Satan tries to tempt Jesus Christ
in the desert.
(Artist illustration/public domain.)
The archbishop then quoted Ephesians 6, 12: “Our battle in fact is not against flesh and blood, but against the Principalities and the Powers, against the dominations of the dark world, against the spirits of evil that live in the celestial regions.
“Thus, we can clearly see that in reality a spiritual struggle is required in order to fight the attacks of Satan in these our times,” said the archbishop.
“I would very much see with favor a marked emphasis of this spiritual struggle, even in the final part of the document where the proposals and possible solutions must be formulated,” he said.

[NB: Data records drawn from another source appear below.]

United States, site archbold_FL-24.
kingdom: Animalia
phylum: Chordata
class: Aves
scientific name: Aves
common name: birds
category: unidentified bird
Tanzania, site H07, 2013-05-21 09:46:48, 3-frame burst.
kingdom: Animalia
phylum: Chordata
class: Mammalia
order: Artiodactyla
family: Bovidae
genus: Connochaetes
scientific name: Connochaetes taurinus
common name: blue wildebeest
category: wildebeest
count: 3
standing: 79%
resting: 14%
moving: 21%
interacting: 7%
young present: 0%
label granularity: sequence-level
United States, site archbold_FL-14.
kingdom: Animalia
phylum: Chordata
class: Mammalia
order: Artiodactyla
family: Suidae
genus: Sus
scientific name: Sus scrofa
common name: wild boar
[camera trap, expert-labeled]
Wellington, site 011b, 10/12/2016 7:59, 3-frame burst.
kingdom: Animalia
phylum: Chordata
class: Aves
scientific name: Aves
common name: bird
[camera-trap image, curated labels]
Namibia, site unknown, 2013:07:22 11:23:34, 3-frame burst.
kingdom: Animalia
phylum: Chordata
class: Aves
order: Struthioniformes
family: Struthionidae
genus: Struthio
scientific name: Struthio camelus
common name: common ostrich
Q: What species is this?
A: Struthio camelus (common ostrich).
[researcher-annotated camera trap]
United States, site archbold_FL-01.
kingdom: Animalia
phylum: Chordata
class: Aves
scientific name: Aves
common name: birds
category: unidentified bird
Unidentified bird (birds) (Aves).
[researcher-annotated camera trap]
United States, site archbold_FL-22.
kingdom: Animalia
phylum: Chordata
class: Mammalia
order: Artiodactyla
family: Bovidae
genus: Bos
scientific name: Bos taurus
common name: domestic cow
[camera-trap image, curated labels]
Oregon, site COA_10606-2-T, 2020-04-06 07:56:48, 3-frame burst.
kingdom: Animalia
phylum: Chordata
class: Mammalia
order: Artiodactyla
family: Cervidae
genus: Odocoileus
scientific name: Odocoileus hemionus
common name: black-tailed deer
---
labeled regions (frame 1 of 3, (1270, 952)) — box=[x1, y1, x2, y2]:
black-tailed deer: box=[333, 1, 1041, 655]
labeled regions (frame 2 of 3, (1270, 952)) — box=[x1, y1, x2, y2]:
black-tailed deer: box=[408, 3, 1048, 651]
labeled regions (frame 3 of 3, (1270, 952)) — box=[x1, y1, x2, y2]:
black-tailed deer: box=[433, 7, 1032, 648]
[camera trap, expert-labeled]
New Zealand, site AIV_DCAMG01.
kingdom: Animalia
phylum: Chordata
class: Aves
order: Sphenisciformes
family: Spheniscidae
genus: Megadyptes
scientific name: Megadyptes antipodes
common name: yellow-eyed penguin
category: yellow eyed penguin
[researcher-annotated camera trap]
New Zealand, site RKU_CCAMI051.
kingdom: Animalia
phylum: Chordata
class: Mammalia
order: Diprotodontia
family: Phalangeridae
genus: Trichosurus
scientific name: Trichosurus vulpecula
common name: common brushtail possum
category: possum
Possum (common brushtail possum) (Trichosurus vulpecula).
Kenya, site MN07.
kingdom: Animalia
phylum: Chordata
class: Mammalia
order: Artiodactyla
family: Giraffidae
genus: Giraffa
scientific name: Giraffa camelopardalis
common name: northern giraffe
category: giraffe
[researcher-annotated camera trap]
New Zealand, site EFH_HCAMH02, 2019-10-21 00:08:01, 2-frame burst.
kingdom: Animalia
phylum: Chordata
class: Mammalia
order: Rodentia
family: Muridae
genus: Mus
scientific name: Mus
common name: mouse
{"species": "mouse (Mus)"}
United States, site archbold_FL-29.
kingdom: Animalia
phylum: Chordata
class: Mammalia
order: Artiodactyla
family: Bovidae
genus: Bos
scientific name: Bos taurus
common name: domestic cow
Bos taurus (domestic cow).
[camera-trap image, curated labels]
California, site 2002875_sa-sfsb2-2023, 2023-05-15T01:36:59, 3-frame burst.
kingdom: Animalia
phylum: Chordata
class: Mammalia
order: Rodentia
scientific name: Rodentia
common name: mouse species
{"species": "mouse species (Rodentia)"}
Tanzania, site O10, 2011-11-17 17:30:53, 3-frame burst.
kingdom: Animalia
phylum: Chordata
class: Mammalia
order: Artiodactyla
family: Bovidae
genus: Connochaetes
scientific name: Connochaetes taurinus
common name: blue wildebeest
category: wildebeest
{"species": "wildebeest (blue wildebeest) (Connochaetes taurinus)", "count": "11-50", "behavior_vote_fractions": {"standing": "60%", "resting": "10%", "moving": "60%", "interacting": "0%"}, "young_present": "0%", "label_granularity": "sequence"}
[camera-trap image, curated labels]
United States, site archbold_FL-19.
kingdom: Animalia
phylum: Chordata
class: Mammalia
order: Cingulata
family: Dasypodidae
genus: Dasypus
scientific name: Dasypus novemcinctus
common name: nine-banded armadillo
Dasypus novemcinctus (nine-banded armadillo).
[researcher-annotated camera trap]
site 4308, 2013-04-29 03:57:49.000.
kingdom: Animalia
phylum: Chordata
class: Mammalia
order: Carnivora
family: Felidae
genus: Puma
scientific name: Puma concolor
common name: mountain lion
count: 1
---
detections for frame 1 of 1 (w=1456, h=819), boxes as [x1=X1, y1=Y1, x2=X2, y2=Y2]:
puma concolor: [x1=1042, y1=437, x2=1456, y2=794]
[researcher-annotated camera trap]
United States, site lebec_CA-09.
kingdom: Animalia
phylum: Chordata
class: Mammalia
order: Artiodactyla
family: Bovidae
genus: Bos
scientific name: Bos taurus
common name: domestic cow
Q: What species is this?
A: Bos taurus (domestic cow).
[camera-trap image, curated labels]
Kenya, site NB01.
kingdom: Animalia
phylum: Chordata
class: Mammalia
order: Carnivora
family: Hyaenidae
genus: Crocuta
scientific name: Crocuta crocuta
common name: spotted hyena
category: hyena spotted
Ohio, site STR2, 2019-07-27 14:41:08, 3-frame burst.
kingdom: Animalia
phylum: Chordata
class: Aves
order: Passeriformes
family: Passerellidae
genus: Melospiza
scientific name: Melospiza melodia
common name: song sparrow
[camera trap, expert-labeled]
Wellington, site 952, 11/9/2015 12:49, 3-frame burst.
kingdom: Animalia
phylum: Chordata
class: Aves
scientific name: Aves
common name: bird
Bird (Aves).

Quoting Ephesians again, the archbishop said, “Take therefore the armor of God, in order that you may resist in the evil day and remain firm after having overcome all of the obstacles.
Paragraph eight of chapter one of the Vatican document is entitled “Cultural Contradictions,” and discusses how “a certain kind of feminism” belittles motherhood, and how some cultural forces want to put a same-sex “relationship” on the “same level as the marital relationship” between one man and one woman.
This produces “confusion” and “relegates the special bond between biological difference (male and female), reproduction and human identity to an individualistic choice,” reads the document.
In addition to not mentioning Satan, Lucifer, the Devil, and demon, the Vatican document on the family does not mention Heaven, Hell, and Purgatory, all of which are integral to the Catholic faith.